Last week, Microsoft pushed out the Release Candidate version of IE9. Somewhat overshadowed by the Nokia-Microsoft partnership announcement, the release nonetheless came as a pleasant surprise. I updated to it almost straight away from the beta version I had been running. Installation was smooth and went without any hitches. A single reboot later and I was in business.

Visually, the RC release is near similar to the Beta, but it has some improvements. The ability to have your tabs on a row below the address bar is natural feeling for one, it’s how almost every browser does it. I’ve finally figured out where the RSS button vanished off to as well, it’s part of the Command Bar which needs to be explicitly enabled for the button to be visible. I honestly think that it’s not a good place for the button to be, as it will get overlooked very easily.

Performance wise, the RC is feeling faster than the Beta, and it appears to be compatible with far more sites than the beta was. I’ve found myself needing to use the compatibility button a lot less with this version so far. Even on my dog slow 384k ADSL line, pages load damn fast. From an unofficial and completely subjective point of view, it’s about as fast as Chrome on many of the sites I’ve visited.

Stability wise, it’s been good so far at home, though a little less so at work. I’ve found that although the RC plays well enough with Spiceworks, updating a ticket status causes the tab to crash. Hopefully that will get fixed in the final release of IE.

The one major impression I’m taking away with IE9 is that with its almost 100% standards support and massive speed increase, organisations have little to no reason to want to move to another browser unless for specialist reasons.
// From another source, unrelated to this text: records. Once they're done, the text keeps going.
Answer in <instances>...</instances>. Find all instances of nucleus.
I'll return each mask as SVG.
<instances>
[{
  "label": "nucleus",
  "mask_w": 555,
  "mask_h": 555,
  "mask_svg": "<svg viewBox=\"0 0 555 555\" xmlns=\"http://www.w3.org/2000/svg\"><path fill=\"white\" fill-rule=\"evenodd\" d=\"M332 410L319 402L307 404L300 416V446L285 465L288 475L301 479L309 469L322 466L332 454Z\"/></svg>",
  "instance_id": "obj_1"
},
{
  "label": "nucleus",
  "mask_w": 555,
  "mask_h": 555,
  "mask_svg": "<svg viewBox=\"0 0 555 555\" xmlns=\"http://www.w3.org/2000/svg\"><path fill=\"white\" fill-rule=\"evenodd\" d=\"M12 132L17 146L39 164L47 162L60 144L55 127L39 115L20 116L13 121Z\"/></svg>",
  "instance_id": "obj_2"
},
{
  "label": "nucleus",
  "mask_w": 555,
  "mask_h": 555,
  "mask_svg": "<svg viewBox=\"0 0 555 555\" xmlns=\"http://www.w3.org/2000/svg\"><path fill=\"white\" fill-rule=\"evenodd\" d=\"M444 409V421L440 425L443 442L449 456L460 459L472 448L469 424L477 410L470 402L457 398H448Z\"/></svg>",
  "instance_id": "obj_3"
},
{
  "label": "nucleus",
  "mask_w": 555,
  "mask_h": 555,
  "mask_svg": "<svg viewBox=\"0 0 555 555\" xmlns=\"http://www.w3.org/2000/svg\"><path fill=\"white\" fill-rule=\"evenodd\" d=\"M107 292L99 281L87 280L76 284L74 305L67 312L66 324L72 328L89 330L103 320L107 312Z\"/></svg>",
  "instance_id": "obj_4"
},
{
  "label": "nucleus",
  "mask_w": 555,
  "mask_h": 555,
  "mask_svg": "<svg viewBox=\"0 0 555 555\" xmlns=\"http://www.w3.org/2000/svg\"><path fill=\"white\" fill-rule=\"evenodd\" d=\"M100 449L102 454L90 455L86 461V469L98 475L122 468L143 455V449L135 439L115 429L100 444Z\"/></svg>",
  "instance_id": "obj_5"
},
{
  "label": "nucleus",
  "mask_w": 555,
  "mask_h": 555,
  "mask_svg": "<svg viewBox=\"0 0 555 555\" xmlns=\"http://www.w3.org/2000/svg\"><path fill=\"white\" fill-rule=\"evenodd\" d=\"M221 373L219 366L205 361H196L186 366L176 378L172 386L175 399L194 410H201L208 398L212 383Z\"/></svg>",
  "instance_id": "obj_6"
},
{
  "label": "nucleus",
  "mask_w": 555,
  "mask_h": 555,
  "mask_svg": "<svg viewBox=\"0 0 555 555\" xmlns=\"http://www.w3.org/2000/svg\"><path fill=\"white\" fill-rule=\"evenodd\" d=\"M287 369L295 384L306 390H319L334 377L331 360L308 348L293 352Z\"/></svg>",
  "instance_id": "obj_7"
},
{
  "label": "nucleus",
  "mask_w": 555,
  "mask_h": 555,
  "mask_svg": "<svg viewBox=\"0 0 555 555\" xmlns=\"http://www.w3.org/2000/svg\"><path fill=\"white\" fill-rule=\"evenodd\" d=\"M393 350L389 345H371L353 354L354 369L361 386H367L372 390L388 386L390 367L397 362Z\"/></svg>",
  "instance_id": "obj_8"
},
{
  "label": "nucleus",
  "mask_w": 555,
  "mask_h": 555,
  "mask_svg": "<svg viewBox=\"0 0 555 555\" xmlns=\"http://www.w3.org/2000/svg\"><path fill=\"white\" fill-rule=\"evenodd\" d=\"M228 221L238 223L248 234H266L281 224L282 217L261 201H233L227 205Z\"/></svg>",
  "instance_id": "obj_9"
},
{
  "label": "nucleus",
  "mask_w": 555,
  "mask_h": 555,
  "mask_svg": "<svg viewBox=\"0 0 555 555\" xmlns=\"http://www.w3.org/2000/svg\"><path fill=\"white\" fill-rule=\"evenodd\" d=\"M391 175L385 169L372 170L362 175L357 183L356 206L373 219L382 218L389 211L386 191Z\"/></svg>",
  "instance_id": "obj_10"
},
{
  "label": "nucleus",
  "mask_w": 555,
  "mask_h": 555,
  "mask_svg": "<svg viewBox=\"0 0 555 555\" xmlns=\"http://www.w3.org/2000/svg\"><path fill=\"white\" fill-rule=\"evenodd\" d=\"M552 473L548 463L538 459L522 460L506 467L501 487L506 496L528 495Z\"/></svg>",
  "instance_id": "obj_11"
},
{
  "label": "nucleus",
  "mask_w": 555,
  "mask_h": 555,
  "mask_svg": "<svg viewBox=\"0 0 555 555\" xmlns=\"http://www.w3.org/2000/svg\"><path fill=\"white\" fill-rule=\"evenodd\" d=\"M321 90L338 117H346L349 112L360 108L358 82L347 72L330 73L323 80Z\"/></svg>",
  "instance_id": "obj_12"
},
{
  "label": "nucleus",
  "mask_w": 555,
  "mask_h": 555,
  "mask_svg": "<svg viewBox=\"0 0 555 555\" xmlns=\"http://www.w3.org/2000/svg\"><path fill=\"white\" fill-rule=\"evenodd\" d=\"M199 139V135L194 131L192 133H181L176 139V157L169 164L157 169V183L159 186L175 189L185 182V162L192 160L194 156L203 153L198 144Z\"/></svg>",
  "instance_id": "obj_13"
Internet Explorer is still king of manageability vie Group Policy, something no competing browser has or seems to want to have. If Firefox had Group Policy control built into it, it could have murdered IE years ago in the corporate market, but for whatever reason, it never added such support.

Overall, I’m keen to get to the final release of IE9. I am also grateful to all the competition for forcing Microsoft to become innovative again when it comes to web browsing. Battle for market share is really going to hot up soon I think, IE9 is going to surprise many people.